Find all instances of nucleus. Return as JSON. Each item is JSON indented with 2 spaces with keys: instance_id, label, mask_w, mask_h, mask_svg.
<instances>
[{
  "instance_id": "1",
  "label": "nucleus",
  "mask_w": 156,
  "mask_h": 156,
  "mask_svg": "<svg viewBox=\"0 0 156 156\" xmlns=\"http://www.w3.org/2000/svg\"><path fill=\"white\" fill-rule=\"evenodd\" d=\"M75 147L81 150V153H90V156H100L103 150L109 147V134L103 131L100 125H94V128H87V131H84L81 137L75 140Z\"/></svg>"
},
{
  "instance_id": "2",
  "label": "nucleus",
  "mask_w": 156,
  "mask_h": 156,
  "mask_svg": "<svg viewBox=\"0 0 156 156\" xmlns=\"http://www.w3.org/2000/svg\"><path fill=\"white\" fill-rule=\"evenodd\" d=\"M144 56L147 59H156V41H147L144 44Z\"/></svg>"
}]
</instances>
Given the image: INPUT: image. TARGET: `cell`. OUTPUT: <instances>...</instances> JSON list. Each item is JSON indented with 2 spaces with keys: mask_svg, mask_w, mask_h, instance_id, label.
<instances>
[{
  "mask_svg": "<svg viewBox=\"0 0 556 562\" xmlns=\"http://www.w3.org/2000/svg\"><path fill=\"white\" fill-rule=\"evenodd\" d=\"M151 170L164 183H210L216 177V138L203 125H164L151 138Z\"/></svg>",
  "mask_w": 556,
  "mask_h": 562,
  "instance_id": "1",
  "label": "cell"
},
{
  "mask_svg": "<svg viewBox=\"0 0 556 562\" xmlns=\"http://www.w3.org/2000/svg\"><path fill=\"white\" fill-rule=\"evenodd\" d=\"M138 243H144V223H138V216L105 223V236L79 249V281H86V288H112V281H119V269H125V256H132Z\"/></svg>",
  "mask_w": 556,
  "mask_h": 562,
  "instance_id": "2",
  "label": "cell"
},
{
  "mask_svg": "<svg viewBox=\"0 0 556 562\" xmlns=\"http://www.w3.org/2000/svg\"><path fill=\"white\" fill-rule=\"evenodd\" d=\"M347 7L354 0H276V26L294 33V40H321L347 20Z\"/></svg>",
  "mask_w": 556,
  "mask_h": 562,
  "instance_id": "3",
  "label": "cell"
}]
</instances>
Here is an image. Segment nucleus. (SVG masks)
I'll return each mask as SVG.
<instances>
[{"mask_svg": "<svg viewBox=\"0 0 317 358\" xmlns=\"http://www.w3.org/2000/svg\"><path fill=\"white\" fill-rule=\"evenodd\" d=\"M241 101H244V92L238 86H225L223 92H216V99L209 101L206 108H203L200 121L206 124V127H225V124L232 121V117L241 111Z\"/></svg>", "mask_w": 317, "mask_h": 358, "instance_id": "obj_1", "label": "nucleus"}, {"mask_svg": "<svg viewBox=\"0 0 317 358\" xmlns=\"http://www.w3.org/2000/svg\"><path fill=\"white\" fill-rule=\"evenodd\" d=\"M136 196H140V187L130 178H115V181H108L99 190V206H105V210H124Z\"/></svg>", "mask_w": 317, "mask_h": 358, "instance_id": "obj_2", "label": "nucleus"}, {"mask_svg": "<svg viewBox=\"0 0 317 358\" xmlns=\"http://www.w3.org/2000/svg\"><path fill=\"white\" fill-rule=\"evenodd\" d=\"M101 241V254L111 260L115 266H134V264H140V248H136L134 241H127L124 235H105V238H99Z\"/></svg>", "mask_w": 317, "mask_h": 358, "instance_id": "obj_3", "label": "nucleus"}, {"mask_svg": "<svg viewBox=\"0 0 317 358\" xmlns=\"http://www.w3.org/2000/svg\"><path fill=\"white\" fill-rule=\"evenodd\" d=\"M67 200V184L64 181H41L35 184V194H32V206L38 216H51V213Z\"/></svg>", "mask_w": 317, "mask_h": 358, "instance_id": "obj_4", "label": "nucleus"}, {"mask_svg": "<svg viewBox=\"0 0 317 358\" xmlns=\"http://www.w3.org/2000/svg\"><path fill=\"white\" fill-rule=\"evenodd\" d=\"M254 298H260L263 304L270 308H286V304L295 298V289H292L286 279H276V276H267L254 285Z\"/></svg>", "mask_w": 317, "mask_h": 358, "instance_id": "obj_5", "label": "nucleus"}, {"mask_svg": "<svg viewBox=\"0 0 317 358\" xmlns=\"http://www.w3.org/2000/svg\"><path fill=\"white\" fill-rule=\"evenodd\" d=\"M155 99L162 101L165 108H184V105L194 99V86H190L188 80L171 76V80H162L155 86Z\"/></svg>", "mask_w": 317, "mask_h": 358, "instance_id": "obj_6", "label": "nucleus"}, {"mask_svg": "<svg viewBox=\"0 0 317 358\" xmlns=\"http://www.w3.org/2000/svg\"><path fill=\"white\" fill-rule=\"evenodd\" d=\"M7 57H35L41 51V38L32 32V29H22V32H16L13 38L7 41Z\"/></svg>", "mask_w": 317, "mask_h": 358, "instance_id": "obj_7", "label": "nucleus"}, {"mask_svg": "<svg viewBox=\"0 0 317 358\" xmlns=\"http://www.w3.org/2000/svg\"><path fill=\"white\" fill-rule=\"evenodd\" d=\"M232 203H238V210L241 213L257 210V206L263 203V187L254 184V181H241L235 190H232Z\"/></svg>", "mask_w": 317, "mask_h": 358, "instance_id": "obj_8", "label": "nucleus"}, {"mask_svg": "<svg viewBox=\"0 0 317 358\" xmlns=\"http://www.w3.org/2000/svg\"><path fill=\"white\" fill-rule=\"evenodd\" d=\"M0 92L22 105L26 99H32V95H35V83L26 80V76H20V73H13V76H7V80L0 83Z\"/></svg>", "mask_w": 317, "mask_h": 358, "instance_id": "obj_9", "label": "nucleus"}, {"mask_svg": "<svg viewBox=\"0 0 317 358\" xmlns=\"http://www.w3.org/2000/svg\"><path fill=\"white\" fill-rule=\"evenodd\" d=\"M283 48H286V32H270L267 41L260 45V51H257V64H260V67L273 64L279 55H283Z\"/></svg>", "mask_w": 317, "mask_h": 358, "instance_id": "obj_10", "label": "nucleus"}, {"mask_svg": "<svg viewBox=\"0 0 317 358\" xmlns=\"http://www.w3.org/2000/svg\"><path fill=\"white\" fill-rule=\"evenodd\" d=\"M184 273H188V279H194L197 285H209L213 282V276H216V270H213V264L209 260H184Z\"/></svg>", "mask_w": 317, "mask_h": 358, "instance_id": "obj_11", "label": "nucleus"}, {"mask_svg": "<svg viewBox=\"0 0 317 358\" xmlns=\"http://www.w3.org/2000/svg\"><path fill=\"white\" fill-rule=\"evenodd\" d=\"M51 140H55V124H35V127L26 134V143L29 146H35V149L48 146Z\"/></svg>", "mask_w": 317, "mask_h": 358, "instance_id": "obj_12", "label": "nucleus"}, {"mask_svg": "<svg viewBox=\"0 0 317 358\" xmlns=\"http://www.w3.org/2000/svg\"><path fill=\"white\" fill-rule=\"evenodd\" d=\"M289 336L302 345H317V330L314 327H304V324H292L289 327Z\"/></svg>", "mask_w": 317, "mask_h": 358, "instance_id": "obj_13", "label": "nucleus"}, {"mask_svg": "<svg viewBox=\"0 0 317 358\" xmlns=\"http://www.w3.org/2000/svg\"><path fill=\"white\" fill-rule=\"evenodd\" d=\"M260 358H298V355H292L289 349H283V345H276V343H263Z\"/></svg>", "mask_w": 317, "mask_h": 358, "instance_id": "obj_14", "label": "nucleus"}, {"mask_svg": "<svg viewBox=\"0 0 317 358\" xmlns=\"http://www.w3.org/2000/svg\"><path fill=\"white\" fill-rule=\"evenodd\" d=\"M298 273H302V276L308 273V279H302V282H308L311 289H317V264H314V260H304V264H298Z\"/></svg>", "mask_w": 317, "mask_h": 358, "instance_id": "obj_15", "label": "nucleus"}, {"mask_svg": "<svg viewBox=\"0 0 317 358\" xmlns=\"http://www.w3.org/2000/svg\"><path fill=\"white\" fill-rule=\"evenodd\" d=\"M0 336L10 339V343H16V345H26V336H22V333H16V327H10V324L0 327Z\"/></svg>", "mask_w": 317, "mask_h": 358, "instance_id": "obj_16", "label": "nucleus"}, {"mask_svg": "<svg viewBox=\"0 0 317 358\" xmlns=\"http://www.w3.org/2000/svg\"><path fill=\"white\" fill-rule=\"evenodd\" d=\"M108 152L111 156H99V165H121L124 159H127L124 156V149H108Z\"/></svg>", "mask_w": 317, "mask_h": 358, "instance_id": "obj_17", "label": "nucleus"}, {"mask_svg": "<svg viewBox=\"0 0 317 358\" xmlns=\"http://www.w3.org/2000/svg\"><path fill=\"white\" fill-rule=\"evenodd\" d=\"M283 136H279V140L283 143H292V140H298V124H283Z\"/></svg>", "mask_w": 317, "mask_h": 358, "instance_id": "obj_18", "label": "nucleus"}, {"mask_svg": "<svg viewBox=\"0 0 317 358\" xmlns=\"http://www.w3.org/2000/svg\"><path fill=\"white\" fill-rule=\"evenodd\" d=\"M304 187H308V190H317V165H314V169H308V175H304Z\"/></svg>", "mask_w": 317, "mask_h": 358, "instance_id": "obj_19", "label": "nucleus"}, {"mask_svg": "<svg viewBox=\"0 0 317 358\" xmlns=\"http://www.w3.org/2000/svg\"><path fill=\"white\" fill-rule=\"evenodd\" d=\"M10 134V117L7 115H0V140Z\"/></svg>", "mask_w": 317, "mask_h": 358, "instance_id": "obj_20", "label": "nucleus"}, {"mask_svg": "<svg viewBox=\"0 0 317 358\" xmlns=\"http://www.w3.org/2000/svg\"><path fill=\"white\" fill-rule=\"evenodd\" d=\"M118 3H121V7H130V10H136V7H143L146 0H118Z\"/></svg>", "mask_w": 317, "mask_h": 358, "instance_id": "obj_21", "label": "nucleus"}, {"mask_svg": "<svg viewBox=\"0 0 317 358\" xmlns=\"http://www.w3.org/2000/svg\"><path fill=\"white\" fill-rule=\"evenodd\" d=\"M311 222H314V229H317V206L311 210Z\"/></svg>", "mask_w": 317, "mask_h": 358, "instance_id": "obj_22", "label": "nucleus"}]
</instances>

WHAT IS ASKED. Copy out, character for character, the part of the records that runs from the very start through the line containing "Here is an image.", with that line included.

COMPLETED EXERCISE.
Find all instances of nucleus. Return as JSON. Each item is JSON indented with 2 spaces with keys: instance_id, label, mask_w, mask_h, mask_svg.
<instances>
[{
  "instance_id": "1",
  "label": "nucleus",
  "mask_w": 156,
  "mask_h": 156,
  "mask_svg": "<svg viewBox=\"0 0 156 156\" xmlns=\"http://www.w3.org/2000/svg\"><path fill=\"white\" fill-rule=\"evenodd\" d=\"M75 147L81 150V153H90V156H100L103 150L109 147V134L103 131L100 125H94V128H87V131H84L81 137L75 140Z\"/></svg>"
},
{
  "instance_id": "2",
  "label": "nucleus",
  "mask_w": 156,
  "mask_h": 156,
  "mask_svg": "<svg viewBox=\"0 0 156 156\" xmlns=\"http://www.w3.org/2000/svg\"><path fill=\"white\" fill-rule=\"evenodd\" d=\"M144 56L147 59H156V41H147L144 44Z\"/></svg>"
}]
</instances>
Given the image: INPUT: image. TARGET: `cell`. OUTPUT: <instances>...</instances> JSON list. Each item is JSON indented with 2 spaces with keys: mask_svg, mask_w, mask_h, instance_id, label.
<instances>
[{
  "mask_svg": "<svg viewBox=\"0 0 556 562\" xmlns=\"http://www.w3.org/2000/svg\"><path fill=\"white\" fill-rule=\"evenodd\" d=\"M151 170L164 183H210L216 177V138L203 125H164L151 138Z\"/></svg>",
  "mask_w": 556,
  "mask_h": 562,
  "instance_id": "1",
  "label": "cell"
},
{
  "mask_svg": "<svg viewBox=\"0 0 556 562\" xmlns=\"http://www.w3.org/2000/svg\"><path fill=\"white\" fill-rule=\"evenodd\" d=\"M138 243H144V223H138V216L105 223V236L79 249V281H86V288H112V281H119V269H125V256H132Z\"/></svg>",
  "mask_w": 556,
  "mask_h": 562,
  "instance_id": "2",
  "label": "cell"
},
{
  "mask_svg": "<svg viewBox=\"0 0 556 562\" xmlns=\"http://www.w3.org/2000/svg\"><path fill=\"white\" fill-rule=\"evenodd\" d=\"M347 7L354 0H276V26L294 33V40H321L347 20Z\"/></svg>",
  "mask_w": 556,
  "mask_h": 562,
  "instance_id": "3",
  "label": "cell"
}]
</instances>
Here is an image. Segment nucleus. (SVG masks)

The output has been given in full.